▶ Data segment
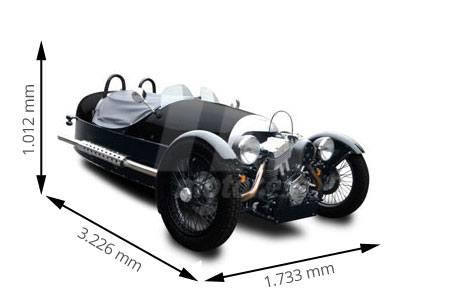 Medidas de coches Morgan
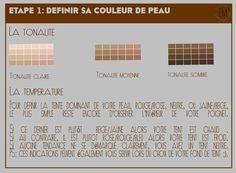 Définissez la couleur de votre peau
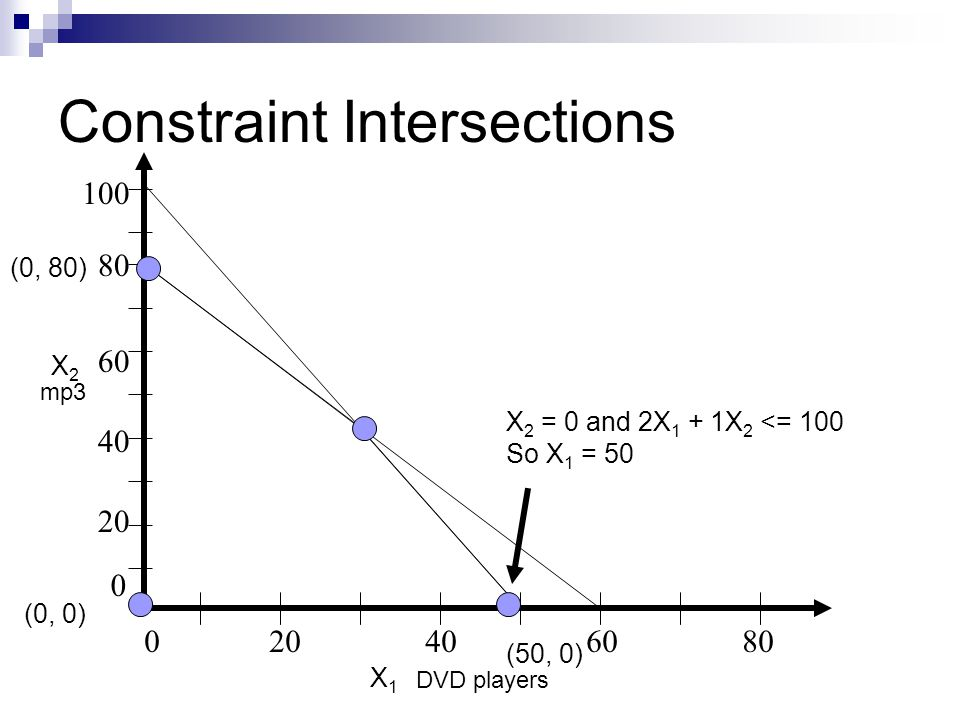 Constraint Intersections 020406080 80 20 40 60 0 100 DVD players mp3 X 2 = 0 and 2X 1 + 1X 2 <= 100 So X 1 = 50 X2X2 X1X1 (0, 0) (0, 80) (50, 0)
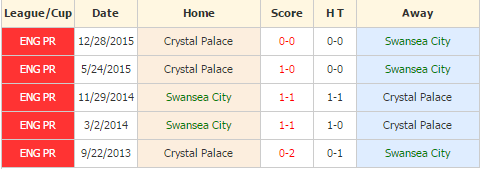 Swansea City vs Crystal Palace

▶ Work item
A verbatim copy of the listing is required, with all pictures left out.

▶ Exercise response
 Medidas de coches Morgan
 Définissez la couleur de votre peau
 Constraint Intersections 020406080 80 20 40 60 0 100 DVD players mp3 X 2 = 0 and 2X 1 + 1X 2 <= 100 So X 1 = 50 X2X2 X1X1 (0, 0) (0, 80) (50, 0)
 Swansea City vs Crystal Palace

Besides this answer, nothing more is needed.